TO DO —
Return the lines from the line with "What is (x=179, y=450)'s" to the line with "1684 centimetres", inclusive, reproducing each one character for character.

begin

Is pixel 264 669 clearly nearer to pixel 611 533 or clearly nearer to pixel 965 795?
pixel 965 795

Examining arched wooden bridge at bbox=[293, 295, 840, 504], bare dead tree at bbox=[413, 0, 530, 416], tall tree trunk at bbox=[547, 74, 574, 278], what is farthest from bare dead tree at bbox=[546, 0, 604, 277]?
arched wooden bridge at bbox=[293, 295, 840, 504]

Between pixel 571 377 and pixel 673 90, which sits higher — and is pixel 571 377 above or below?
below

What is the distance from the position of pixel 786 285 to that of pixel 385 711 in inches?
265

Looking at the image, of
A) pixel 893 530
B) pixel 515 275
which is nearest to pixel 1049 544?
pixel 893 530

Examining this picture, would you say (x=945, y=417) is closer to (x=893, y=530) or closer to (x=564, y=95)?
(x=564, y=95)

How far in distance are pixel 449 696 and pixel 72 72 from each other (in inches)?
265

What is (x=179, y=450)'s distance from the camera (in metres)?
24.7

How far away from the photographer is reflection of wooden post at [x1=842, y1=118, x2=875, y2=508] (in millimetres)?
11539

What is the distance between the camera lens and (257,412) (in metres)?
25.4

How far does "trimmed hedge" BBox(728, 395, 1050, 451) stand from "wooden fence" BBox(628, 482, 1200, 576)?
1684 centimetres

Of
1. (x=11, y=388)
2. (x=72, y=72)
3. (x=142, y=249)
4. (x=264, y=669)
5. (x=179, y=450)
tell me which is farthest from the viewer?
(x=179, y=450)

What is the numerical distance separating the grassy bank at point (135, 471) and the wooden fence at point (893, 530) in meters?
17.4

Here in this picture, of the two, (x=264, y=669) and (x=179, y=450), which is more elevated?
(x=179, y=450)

end
begin

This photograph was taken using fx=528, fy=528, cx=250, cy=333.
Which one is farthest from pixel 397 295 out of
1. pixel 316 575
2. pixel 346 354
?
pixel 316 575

end

WRITTEN SOLUTION —
What is (x=179, y=450)'s distance from the camera (in metres)?
24.7

How far away from the photographer is reflection of wooden post at [x1=842, y1=118, x2=875, y2=508] (in millimetres)?
11539

What is the distance between the camera lens and (257,412) (in metres)?
25.4

How far does "trimmed hedge" BBox(728, 395, 1050, 451) stand from "wooden fence" BBox(628, 482, 1200, 576)?
1684 centimetres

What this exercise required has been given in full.